RE: What's in a Name?

Um, I thought the smiley face and fact I talked about 'when I grow up' made it clear my comment was a bit tongue in cheek.  

However, for something like building surveyors that may work literally directly for the public I'd have though it may have some applicability, perhaps not as extreme as Aardvark though.

RE: What's in a Name?

I've just never mastered the whole smiley thing.  My wife and kids are always on my case for failing this basic communication skill.  

I do see people who start AAA Engineering and immediately have their pre-going-out-of-business sale.

Sorry if I missed humor.


RE: What's in a Name?

If there's a place you DON'T want to advertise, it's the yellow pages.

There's people I'm really not interested in having as clients.  A guy that looks up "Engineering" in the yellow pages is one of them.


RE: What's in a Name?

I like Muleshoe alot, that's a good choice. Very warm.Where's Texas?
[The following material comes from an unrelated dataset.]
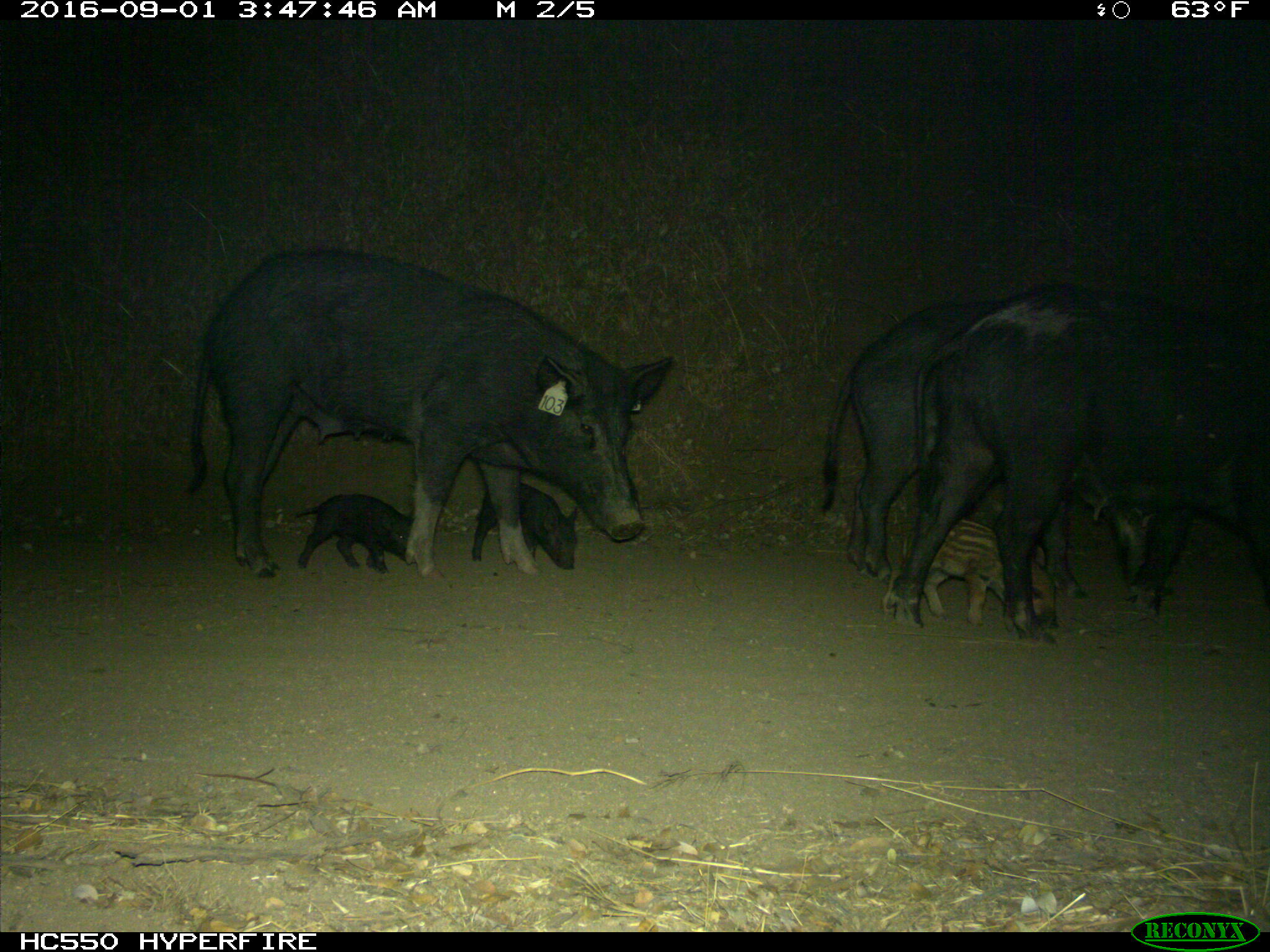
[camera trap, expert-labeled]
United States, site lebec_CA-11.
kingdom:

Who cares.

I struggled with trying to find a name and rather go Mote Eng (and the entailed difficulties of advertising eng component here in Canada), I setted for Motagg Solutions where the agg came from my wife's family. Mote is too short and harsh but Motagg is curious and impossible to google anything in english.

Liked the comments too about the yellow pages, useful to know. I think everybody must have though of being the Aardvark Advanced Automatic Association, at one or another, thinking it a smart move!

RE: What's in a Name?

I would suggest that if you are using a name that is not a persons name or something known it should at least be easy to pronounce and easy to say when answering the phone. My company is planning to merge with another company soon and our name will be a new one that does not associate with either company. I have a hard time saying it and every time I practice picking up the phone and greeting people with the new company name I cringe. I am sure I will be asked constantly to re-pronounce the name and spell it. Oh well it was not my decision.

If I were you I would put some thought into it, like zdas did, you'll thank yourself down the road.